Records from a data collection:
□ □ □ □
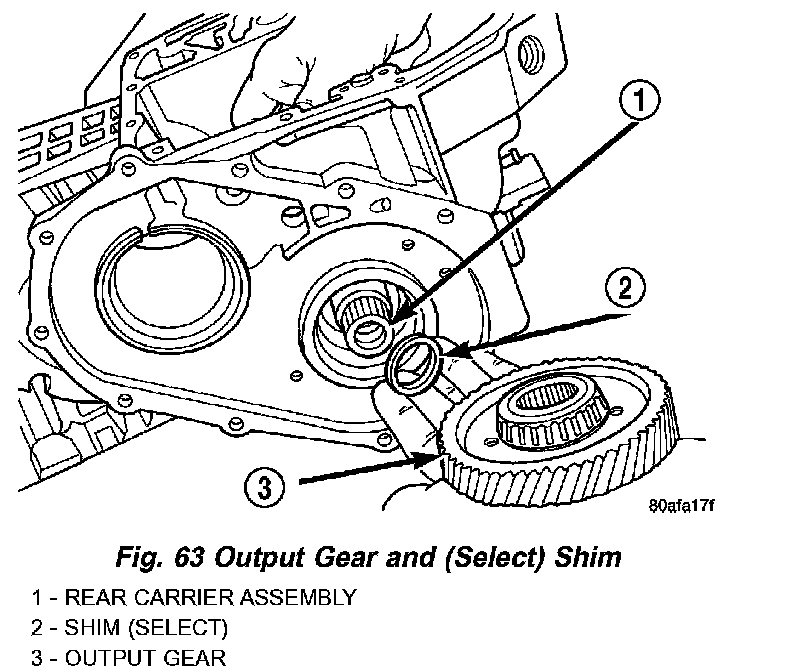 1

2

3

80afa17f

Fig. 63 Output Gear and (Select) Shim

1 - REAR CARRIER ASSEMBLY
2 - SHIM (SELECT)
3 - OUTPUT GEAR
□ □ □ □
#### [TASK TO CARRY OUT]
Repeat the entries exactly and keep the pictures out of the copy.

#### [ANSWER TO THE PROBLEM]
 1

2

3

80afa17f

Fig. 63 Output Gear and (Select) Shim

1 - REAR CARRIER ASSEMBLY
2 - SHIM (SELECT)
3 - OUTPUT GEAR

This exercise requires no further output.